SUPPLIED PASSAGE
::::::::
Soft GDP and the removal of some of the RBA's hawkish language had investors looking forward to an early 2025 rate cut. Today's employment surprise makes that marginally less likely, with the Board having more data and forecasts to review at the next meeting in early February.
The headline seasonally-adjusted unemployment rate unexpectedly dropped from 4.1% to 3.9% in November, according to ABS figures. Forecasters had been expecting a rise to 4.2%.
A -0.1% fall in the participation rate from 67.1% to 67.0% accounted for some of the move. But an estimated +35.6k new jobs were also added to the economy, with full-time workers (+52.6k) replacing part-time (-17.0k).
The employment-to-population ratio returned to the record high of 64.4%.
Hours worked fell -0.2% in seasonally adjusted terms during the month but are up +2.1% compared to last year.
David Taylor, ABS head of labour statistics, said: “In November we saw a higher than usual number of people moving into employment who were unemployed and waiting to start work in October [...] The recent growth in population has boosted the labour supply as employment has kept up with population growth [...] Despite the slight fall in hours worked in November, hours grew over the year in line with employment and population growth [...] Compared with outcomes before the COVID-19 pandemic, the unemployment and underemployment measures are still low, while trend employment and participation measures are around all-time highs. This suggests the labour market continues to be relatively tight".
S&P/ASX200 8,349 -0.1%, AUDUSD 0.6402 +0.53%, Aus 2yr 3.85% +8bps, Aus 10yr 4.26% +7bps
Fin-X Wealth View
The recent GDP weakness had significantly altered perceptions of the strength of the Australian economy, resulting in expectations for the first RBA cut being pulled forward from around April next year to as soon as February.
::::::::
EXERCISES
• a. Sum up the jobs report above in two sentences.
• b. Using the jobs report above, say whether each statement agrees with it, giving yes or no and quoting the words that decide it: (i) Forecasters had expected the unemployment rate to rise to 4.2%. (ii) Hours worked rose in November in seasonally adjusted terms. (iii) The number of part-time workers went up.
• c. Put this sentence from the jobs report into Spanish: "The employment-to-population ratio returned to the record high of 64.4%."
::::::::
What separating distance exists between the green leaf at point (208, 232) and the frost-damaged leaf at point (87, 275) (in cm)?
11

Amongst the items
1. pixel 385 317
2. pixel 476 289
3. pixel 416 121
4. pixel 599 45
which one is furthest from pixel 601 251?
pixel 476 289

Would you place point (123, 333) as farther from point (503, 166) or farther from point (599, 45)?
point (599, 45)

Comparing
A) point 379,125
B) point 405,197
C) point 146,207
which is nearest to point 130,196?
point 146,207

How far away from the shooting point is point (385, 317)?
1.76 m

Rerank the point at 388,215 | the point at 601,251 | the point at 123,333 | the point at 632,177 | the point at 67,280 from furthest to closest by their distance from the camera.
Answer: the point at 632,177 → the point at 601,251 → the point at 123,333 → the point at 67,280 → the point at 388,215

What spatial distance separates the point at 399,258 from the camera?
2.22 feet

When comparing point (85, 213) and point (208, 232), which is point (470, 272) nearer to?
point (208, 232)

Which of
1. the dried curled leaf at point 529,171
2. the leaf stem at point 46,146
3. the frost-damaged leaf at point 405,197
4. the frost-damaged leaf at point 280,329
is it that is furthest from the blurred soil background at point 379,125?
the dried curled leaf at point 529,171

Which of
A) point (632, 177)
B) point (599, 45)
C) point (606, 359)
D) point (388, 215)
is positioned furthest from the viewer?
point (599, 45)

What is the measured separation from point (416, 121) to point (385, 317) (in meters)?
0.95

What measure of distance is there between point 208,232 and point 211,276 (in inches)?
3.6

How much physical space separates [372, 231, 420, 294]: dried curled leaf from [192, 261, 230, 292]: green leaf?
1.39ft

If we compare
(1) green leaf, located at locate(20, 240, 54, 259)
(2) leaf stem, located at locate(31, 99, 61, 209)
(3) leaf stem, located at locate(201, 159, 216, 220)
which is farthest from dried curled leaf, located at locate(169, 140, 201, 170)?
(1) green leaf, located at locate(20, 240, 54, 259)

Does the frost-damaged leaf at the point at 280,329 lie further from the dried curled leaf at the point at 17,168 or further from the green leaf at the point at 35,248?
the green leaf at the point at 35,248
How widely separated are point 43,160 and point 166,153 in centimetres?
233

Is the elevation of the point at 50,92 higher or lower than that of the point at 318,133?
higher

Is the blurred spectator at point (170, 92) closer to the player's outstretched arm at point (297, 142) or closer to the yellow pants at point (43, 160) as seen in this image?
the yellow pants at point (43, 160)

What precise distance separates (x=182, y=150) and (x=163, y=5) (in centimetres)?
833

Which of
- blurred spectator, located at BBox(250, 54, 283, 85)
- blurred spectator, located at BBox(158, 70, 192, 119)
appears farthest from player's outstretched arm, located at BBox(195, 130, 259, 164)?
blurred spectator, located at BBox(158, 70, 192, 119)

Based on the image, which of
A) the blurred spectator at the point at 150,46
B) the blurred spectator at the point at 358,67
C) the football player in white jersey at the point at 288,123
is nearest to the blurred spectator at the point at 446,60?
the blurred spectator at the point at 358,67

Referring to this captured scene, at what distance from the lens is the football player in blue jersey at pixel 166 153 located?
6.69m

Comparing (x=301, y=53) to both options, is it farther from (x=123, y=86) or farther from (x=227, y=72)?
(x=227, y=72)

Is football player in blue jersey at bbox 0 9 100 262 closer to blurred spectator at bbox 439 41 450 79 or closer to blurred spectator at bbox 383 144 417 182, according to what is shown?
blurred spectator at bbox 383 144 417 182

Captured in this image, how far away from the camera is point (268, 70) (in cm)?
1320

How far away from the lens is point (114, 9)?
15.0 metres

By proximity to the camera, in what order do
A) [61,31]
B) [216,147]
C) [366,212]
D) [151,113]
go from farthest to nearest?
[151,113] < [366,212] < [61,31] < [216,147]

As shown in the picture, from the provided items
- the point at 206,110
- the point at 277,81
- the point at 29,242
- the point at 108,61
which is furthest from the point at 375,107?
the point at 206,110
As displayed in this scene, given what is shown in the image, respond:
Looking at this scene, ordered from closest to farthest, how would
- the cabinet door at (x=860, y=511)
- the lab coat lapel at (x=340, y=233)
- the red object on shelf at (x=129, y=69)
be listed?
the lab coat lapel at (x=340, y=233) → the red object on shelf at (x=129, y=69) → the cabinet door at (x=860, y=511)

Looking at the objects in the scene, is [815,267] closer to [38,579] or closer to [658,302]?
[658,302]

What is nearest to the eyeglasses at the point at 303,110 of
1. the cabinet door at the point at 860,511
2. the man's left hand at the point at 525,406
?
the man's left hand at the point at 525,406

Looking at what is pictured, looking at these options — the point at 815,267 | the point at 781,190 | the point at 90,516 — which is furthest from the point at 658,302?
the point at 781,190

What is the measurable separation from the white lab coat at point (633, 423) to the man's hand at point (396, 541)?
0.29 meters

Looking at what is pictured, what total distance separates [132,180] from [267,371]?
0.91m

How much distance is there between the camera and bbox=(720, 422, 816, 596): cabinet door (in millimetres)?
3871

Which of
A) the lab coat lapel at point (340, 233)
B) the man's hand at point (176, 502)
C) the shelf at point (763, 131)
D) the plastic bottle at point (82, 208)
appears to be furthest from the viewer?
::::::::
ANSWERS TO THIS EXERCISE
• a. Australia's seasonally adjusted unemployment rate unexpectedly fell from 4.1% to 3.9% in November, helped by a small fall in participation and about 35.6k new jobs, with full-time work replacing part-time. The surprise makes an early 2025 RBA rate cut, which investors had been looking forward to after soft GDP, marginally less likely.

• b.
(i) Yes: "Forecasters had been expecting a rise to 4.2%."
(ii) No: "Hours worked fell -0.2% in seasonally adjusted terms during the month"
(iii) No: "part-time (-17.0k)"

• c. La relación entre empleo y población volvió a su máximo histórico del 64,4 %.